The exhibition Future, ancient, fugitive, dedicated to” one Scène française” is based on an open concept of territorial registration — which brings together artists born in France or abroad, living in France or abroad, temporarily or permanently linked to this country — as much as it escapes the effects of Tabula Rasa who would like one generation to eclipse another. On the contrary, it brings together “contemporaries” who today share this evolving space with porous borders. And seeks to draw the transmission belts through which transits this zeitgeist that the forty-four artists or artist groups gathered for the occasion simultaneously breathe. Artists born between the 1930s and the 1990s, but who all live and work, in and with their time.

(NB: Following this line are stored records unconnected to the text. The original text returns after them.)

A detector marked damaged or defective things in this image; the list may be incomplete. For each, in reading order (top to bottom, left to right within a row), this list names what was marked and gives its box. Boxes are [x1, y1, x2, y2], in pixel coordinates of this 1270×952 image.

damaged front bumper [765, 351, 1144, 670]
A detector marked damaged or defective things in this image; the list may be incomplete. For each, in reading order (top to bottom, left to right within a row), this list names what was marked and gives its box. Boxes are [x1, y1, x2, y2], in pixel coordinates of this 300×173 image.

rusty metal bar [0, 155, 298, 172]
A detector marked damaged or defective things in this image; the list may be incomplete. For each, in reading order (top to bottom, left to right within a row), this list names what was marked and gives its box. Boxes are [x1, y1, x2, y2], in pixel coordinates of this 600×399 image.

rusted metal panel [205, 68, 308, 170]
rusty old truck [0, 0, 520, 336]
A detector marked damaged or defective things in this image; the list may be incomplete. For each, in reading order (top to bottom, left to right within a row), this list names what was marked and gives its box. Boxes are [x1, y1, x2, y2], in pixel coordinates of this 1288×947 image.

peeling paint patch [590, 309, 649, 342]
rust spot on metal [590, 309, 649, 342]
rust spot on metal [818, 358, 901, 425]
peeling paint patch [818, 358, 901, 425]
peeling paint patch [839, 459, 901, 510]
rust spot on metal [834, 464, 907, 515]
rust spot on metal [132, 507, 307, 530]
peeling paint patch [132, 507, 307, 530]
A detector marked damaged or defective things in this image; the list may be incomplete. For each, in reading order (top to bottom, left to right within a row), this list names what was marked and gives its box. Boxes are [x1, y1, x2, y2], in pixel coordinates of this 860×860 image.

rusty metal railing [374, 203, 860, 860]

Contemporary is a “transitive and therefore relational word”, recalled Lionel Ruffel in Hustle and bustle. The worlds of the contemporary. We are contemporary of Something or of someone and it is this interdependence, this link that allows us to build bridges from one artist to another in the exhibition that we have built in all the spaces of the Palais de Tokyo. It is again this permeability to the present and a form of permanence to time that we thought we detected in the artists gathered in the exhibition and that allowed us to establish this photograph that is not exhaustive, or even representative, but simply sensitive, but simply sensitive, of a French scene. Or rather from an “other” French scene. One that is created more discreetly but with no less power in workshops, art schools, shared spaces, on the margins or sheltered from the market.

The invited artists thus share the ability to oppose forms of resistance to assignments and other fashion effects that irretrievably taint an era. Not that these artists are staying away from today's world, on the contrary, on the contrary, let's say that refusing urgency, they let the thickness of time seep into their works.